We want to share some of the data we have in Hive with external users - those who do not have access to our cluster.
Ideally, I would like to setup a daily process to push the output of certain queries to AWS in such a way that users outside our office/VPN could perform queries against that data.
I can think of a handful of complicated ways to accomplish this, but I'm guessing this has to be a pretty common use case.
What are some good options to get large amounts of data from a baremetal cluster to a cloud resource without tying up an upload pipe all the time?
Thanks in advance
hive -e "create table my_export stored as text location 's3n://my_bucket/my_export' as select * from my_table;"

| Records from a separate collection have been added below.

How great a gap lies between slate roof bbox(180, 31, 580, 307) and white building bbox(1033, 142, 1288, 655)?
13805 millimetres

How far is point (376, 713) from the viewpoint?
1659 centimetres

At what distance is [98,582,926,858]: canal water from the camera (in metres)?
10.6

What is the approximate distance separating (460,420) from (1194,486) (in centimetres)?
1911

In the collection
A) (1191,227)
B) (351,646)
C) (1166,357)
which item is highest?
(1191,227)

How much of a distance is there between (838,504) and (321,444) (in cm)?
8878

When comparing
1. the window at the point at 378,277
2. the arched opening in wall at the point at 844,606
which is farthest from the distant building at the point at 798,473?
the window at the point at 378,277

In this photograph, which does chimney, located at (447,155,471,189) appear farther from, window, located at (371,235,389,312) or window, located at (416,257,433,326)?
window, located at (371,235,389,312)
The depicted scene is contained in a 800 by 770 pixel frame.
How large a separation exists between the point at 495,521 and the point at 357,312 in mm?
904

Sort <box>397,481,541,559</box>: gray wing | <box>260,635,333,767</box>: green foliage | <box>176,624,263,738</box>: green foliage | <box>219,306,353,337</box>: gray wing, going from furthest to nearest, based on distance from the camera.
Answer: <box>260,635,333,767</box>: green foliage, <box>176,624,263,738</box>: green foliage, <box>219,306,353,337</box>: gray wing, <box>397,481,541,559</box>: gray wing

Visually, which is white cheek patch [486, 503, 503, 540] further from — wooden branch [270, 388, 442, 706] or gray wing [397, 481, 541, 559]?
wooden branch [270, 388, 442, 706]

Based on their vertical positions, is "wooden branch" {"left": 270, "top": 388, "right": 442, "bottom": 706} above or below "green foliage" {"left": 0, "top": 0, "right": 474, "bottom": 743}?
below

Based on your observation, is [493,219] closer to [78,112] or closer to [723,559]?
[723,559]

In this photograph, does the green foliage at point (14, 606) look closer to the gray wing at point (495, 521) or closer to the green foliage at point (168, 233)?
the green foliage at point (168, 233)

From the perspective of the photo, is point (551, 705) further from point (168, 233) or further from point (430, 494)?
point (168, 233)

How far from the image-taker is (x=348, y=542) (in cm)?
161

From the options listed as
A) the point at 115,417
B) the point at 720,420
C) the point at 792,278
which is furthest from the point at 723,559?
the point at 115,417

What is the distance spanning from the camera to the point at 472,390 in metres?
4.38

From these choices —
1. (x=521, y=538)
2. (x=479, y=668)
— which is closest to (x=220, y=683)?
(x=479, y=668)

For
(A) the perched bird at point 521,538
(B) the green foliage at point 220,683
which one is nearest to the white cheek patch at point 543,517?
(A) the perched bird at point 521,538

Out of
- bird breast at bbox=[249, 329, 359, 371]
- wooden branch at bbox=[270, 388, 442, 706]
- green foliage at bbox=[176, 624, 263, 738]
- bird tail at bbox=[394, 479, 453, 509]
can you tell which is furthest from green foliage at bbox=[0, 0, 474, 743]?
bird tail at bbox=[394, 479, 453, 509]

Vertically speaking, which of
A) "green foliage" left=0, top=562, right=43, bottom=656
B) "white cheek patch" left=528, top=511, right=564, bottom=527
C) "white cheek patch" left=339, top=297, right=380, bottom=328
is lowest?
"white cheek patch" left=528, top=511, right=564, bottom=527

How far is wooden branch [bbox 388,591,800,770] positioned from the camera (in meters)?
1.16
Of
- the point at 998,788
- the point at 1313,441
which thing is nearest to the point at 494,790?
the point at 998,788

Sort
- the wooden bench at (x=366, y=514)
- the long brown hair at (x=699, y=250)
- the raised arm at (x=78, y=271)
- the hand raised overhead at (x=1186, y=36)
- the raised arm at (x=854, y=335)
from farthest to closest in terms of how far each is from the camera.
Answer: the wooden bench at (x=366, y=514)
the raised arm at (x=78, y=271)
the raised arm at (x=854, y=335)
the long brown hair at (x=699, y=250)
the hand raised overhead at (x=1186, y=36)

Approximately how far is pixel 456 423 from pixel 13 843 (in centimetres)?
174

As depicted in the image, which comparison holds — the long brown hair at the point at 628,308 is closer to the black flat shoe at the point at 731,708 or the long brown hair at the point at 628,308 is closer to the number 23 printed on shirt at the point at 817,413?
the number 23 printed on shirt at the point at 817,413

Or some variation of the above works pretty well. This will be a parallel write into s3 as if it was just another directory on HDFS. You will need to use AWS APIs to configure needed security policies on the bucket and/or "subfolders".
S3a would be better, but depending on your cluster version, s3n will just work whereas there are kinks with S3a yet to be worked out.
That's helpful - and very slick - for a particular use case.
But suppose the end user (who runs the query) doesn't have a hadoop cluster or EMR instance.
They just want to open SquirrelSQL (or whatever) or perform a query.
That's more the situation I'm trying to figure out.
Correct me if you know otherwise, but Squirrel isn't a SQL engine itself. It needs a backend to connect to before it can do much of anything.
When doing data exploration outside of a Hadoop environment, I've had success using standalone Zeppelin/Spark as a way to run SQL against static files (including stored in S3).